▶ Exercise aim:
Pull out every line of the entries below and reproduce each one word for word, leaving the pictures out of your answer.

Entries from a spatial question set:
╔══

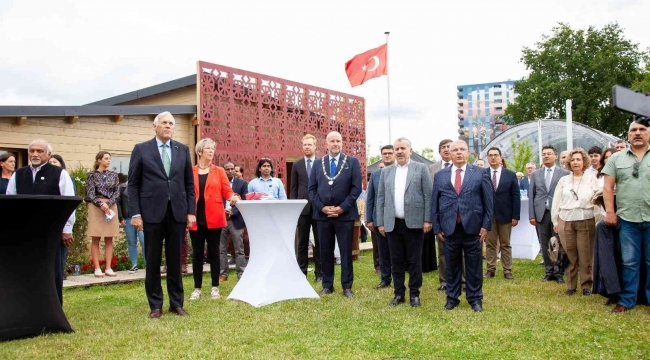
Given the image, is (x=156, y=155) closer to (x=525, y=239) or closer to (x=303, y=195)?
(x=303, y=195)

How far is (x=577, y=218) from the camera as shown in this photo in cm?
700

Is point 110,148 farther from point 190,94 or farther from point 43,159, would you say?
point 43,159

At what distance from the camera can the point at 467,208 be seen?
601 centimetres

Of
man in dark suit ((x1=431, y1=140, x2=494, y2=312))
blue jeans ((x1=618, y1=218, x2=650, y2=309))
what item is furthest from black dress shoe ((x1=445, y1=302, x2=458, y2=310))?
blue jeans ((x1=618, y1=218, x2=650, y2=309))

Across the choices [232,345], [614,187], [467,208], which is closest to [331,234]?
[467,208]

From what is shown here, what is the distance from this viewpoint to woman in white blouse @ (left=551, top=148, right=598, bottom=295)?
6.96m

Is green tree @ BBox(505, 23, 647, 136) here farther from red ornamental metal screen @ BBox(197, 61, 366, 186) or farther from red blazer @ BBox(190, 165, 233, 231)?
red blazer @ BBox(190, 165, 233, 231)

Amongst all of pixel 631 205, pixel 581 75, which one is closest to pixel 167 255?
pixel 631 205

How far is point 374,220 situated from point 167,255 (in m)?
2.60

╚══

▶ Reply:
Given the image, is (x=156, y=155) closer to (x=525, y=239) or closer to (x=303, y=195)?
(x=303, y=195)

How far is (x=577, y=218) from the camera as shown in this photo in cm?
700

Is point 110,148 farther from point 190,94 or farther from point 43,159, would you say?
point 43,159

At what distance from the camera can the point at 467,208 be seen?
601 centimetres

Of
man in dark suit ((x1=431, y1=140, x2=494, y2=312))
blue jeans ((x1=618, y1=218, x2=650, y2=309))
what item is furthest from black dress shoe ((x1=445, y1=302, x2=458, y2=310))?
blue jeans ((x1=618, y1=218, x2=650, y2=309))

Across the choices [232,345], [614,187], [467,208], which is closest to [331,234]?
[467,208]

From what is shown here, what is the distance from this viewpoint to woman in white blouse @ (left=551, top=148, right=598, bottom=295)?
6.96m

Is green tree @ BBox(505, 23, 647, 136) here farther from red ornamental metal screen @ BBox(197, 61, 366, 186) or farther from red blazer @ BBox(190, 165, 233, 231)?
red blazer @ BBox(190, 165, 233, 231)

Amongst all of pixel 631 205, pixel 581 75, which one is closest to pixel 167 255?
pixel 631 205

How far is point 374,220 situated from point 167,255 (in m)?
2.60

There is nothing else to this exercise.